A WA pastoralist believes northern WA has the potential to be Australia's next food bowl after a successful drilling operation uncovered a massive supply of underground water.
Pardoo Station owner, Graeme Rogers, oversaw the three-year, $150,000 irrigation project, designed to grow sorghum and cereal crops, on the Pilbara property.
The bore took five weeks to drill and was completed last week.
Mr Rogers said he expected the bore, which is flowing at 200 litres a second, to flow at about five million litres a day, but it has already reached 17 million.
"The sky's the limit, I'm not sure where it will end up," Mr Rogers said.
"It certainly makes the project a lot more viable in the fact that we don't have to pump water.
"There's enough pressure coming out of the ground and enough volume to run the sprinklers themselves, they don't need pumps, therefore it's about $160,000 a year that we're saving on diesel."
Mr Rogers, who runs 6000 cattle on Pardoo, hopes to have the first crop under the pivot by March next year.
Pardoo Station has a 10 gigalitre water allocation, and Mr Rogers' proposal is to eventually have 17 40-hectare pivots that will supply feed to surrounding pastoralists.
"If we can grow commercial crops and sell the feed locally, it will save a lot of money for pastoralists," he said.
"It will certainly be a cheaper source of hay in the area, rather than bringing it in from Geraldton or Perth, as we've been doing every year."
Mr Rogers currently sends cattle to his feedlot in Coolup to finish them off, but said the crops would make his enterprise more profitable because he would be able to value-add stock on the station.
He said the water also created many other opportunities, such as supplying drinking water to Port Hedland.

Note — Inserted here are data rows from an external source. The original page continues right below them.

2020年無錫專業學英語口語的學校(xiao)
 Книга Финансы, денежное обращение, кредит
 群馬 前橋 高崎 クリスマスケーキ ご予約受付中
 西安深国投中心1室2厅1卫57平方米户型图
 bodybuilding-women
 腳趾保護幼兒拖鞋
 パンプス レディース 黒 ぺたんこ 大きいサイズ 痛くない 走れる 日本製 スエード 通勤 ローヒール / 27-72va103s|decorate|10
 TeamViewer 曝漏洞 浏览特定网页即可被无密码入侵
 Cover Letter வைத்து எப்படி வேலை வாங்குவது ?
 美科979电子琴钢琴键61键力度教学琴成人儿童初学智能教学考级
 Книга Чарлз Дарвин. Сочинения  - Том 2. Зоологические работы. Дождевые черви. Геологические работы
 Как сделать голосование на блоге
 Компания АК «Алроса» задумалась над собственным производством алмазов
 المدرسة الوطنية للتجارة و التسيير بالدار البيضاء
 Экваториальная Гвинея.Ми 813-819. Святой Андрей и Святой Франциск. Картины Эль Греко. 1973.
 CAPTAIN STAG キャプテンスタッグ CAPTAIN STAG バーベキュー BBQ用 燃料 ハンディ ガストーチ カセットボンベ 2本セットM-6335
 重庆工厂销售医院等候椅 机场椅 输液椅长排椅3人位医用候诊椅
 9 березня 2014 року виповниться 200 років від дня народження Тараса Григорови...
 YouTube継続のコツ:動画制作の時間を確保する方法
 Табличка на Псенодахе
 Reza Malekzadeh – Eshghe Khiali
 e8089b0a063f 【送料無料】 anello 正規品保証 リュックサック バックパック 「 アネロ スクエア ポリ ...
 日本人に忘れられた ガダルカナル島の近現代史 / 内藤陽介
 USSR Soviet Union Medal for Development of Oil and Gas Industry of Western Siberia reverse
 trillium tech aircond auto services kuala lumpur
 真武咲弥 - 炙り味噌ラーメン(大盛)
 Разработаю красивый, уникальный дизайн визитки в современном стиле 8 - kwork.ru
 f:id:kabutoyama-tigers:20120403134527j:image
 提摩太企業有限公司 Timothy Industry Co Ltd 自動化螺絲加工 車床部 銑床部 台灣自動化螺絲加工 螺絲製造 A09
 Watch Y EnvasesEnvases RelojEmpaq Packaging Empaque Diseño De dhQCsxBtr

"I think their aquifers are starting to diminish, so they will be looking at other sources, because Port Hedland is growing so fast," he said.
"It's a great opportunity for the Pilbara."
With Eastern States farmers suffering due to the lack of water in the Murray Darling catchment, Mr Rogers said northern WA had the resources needed for viable food production.
He said urban sprawl was eating up prime agricultural land in the south of WA, and because the cost of land was so high in that area it was becoming unviable to produce food there.
"We've got water, we've got land, so I believe the north of WA will one day become a food bowl," he said.
"If you can grow a fodder crop here, you can grow anything.
"It doesn't have to be restricted to cattle fodder."
Driller, Steven Chitty, of Western Drilling, said he had drilled bores that produced similar amounts of water, but they weren't flowing.
"This is the highest-yielding flowing bore I have seen," he said.